I just checked that this flag "wasm_gc" can be manually enabled in the nightly build version.

P1umer

Reporter

Comment 6

•

2 years ago

(In reply to Andrew McCreight [:mccr8] from comment #3)

The revision in comment 0 appears to be a git hash from gecko-dev. The hg revision is here.

In the future, please use an hg revision, or at least specify where you are getting your revision from if you are using some git thing. Thanks.

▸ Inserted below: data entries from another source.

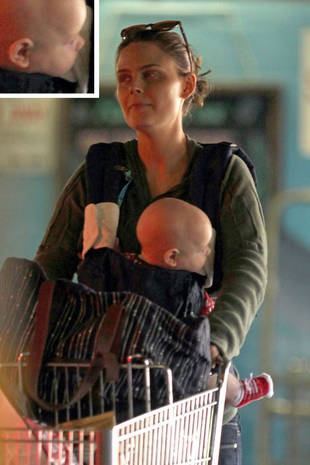 Emily Deschanel Обои containing a dishwasher titled Emily <3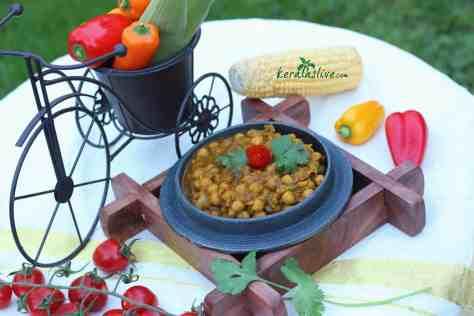 How to make chickpeas chana masala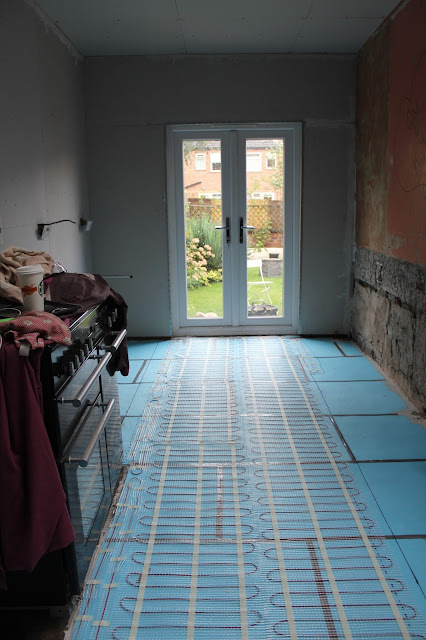 affordable DIY electric underfloor heating
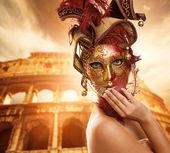 Piękna kobieta przed koloseum — Zdjęcie stockowe
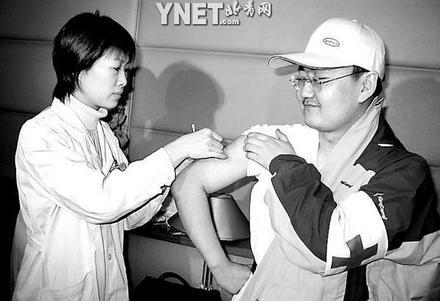 医疗队员出发前集体注射破伤风疫苗(组图)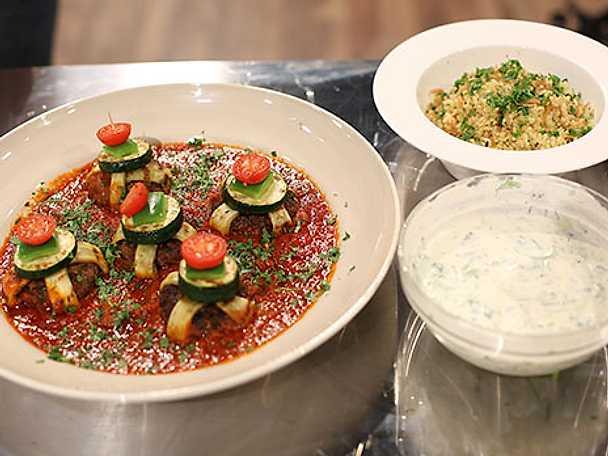 Alas mellanösternbiffar med tomatsås och bulgur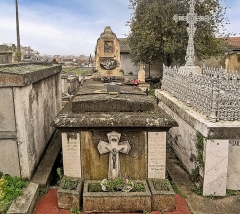 Entrée du cimetière de Terre-Cabade - English:   Terre-Cabade cemetery in Toulouse - Grave of Louis Vestrepain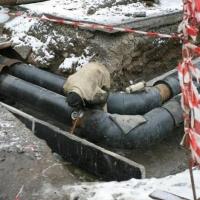 В Омске снова прорвало водопровод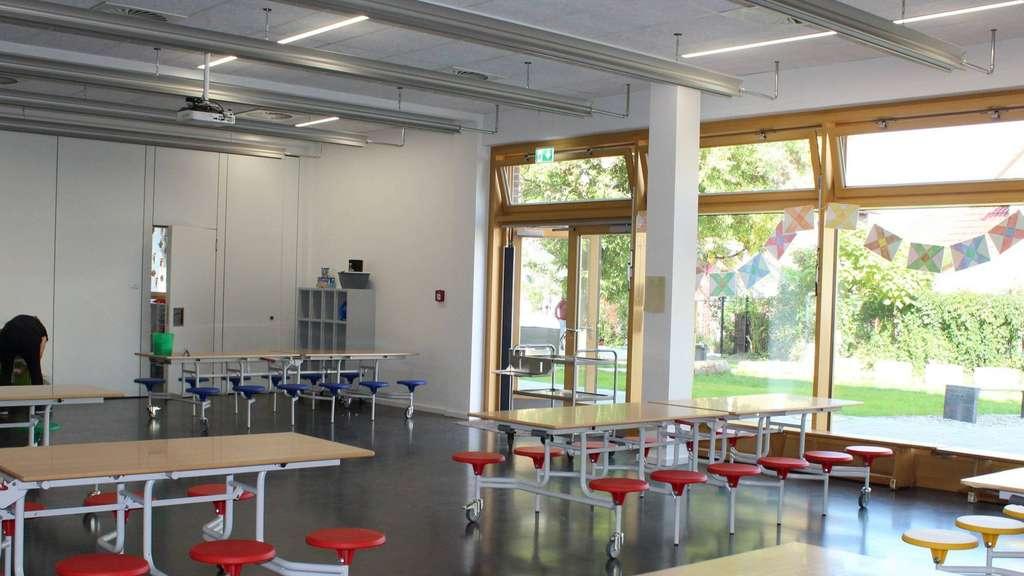 Die Mensa im Erdgeschoss des Neubaus ist hell und weitläufig. Durch die mobilen Mensatische kann der Raum auch für Schulfeste genutzt werden.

Sorry for that, I will add this info in the future report.

Julian Seward [:jseward]

Assignee

Comment 7

•

2 years ago

Reproduced on aarch64-linux (Debian 12), Cortex A72, with
../src/configure --disable-debug --enable-optimize="-g -O2" --disable-jemalloc --disable-tests --disable-shared-js --disable-sysroot
./dist/bin/js --wasm-function-references --wasm-gc --wasm-compiler=ion bug1843991_testcase.js

=> 0x00001f0866050cd4:  ldr     x9, [x11, #64]
   0x00001f0866050cd8:  cmp     x23, x9
   0x00001f0866050cdc:  b.eq    0x1f0866050d20  // b.none
   0x00001f0866050ce0:  str     x23, [x28, #8]

Julian Seward [:jseward]

Assignee

Comment 8

•

2 years ago

Initial observations:

is arm64 specific. Reproduces on arm64 (both native and simulator) but not on arm32, x86 or x86_64
requires a no-assertions build (--disable-debug); but any optimisation level is ok
requires --wasm-compiler=ion; =baseline is unaffected

The test case appears to do a (wasm-gc) null pointer dereference, which is caught by our runtime as we'd expect. Except -- it is not caught in the case of this bug; so it shows up as a segfault that takes out the process. I wonder if the table(s) that track instructions that might segfault as part of a wasm-gc null check, are incomplete or incorrect in this case.

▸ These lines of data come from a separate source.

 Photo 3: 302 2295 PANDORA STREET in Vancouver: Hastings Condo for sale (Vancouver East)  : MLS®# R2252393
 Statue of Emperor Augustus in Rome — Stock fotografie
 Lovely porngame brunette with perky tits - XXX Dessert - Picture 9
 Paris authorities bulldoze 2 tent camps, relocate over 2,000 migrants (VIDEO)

BugBot [:suhaib / :marco/ :calixte]

Comment 9

•

2 years ago

The bug has a release status flag that shows some version of Firefox is affected, thus it will be considered confirmed.

Status: UNCONFIRMED → NEW

Ever confirmed: true

Julian Seward [:jseward]

Assignee

Comment 10

•

2 years ago

(In reply to Julian Seward [:jseward] from comment #8)

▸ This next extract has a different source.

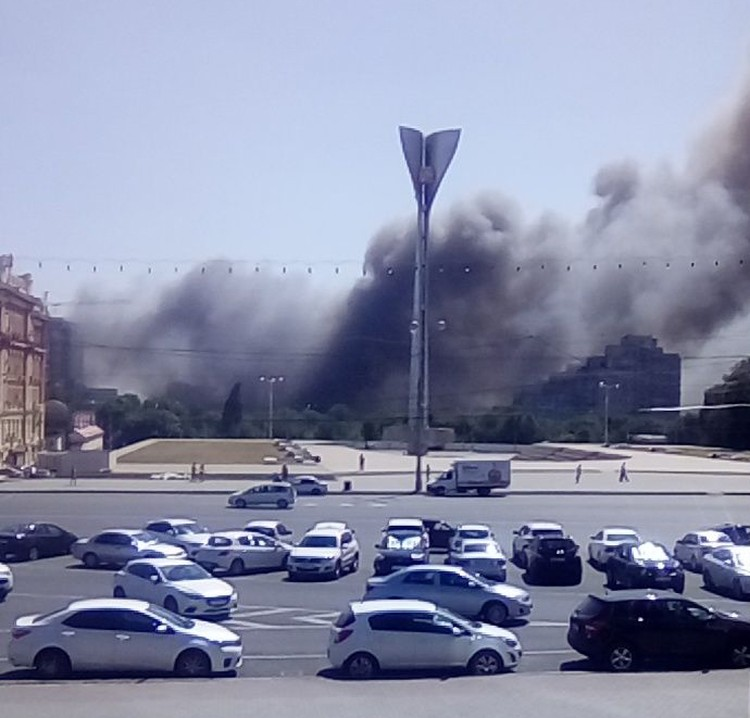 Пожар произошел в районе, который расположен южнее Театральной площади.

I wonder if the table(s) that track instructions that might segfault as part of a wasm-gc null check, are incomplete or incorrect in this case.

Initial investigations confirm that is the case. In this example, the faulting instruction

=> 0x00001f0866050cd4:  ldr     x9, [x11, #64]

immediately follows a constant pool. It seems likely that the associated wasm::TrapSite was created without regard for whether a constant pool was inserted, and hence the recorded trap site refers to the first byte of the constant pool and not to the load instruction. Hence the resulting segfault (because x11 == 0) is not converted into a "RuntimeError: dereferencing null pointer". Instead it takes out the entire process.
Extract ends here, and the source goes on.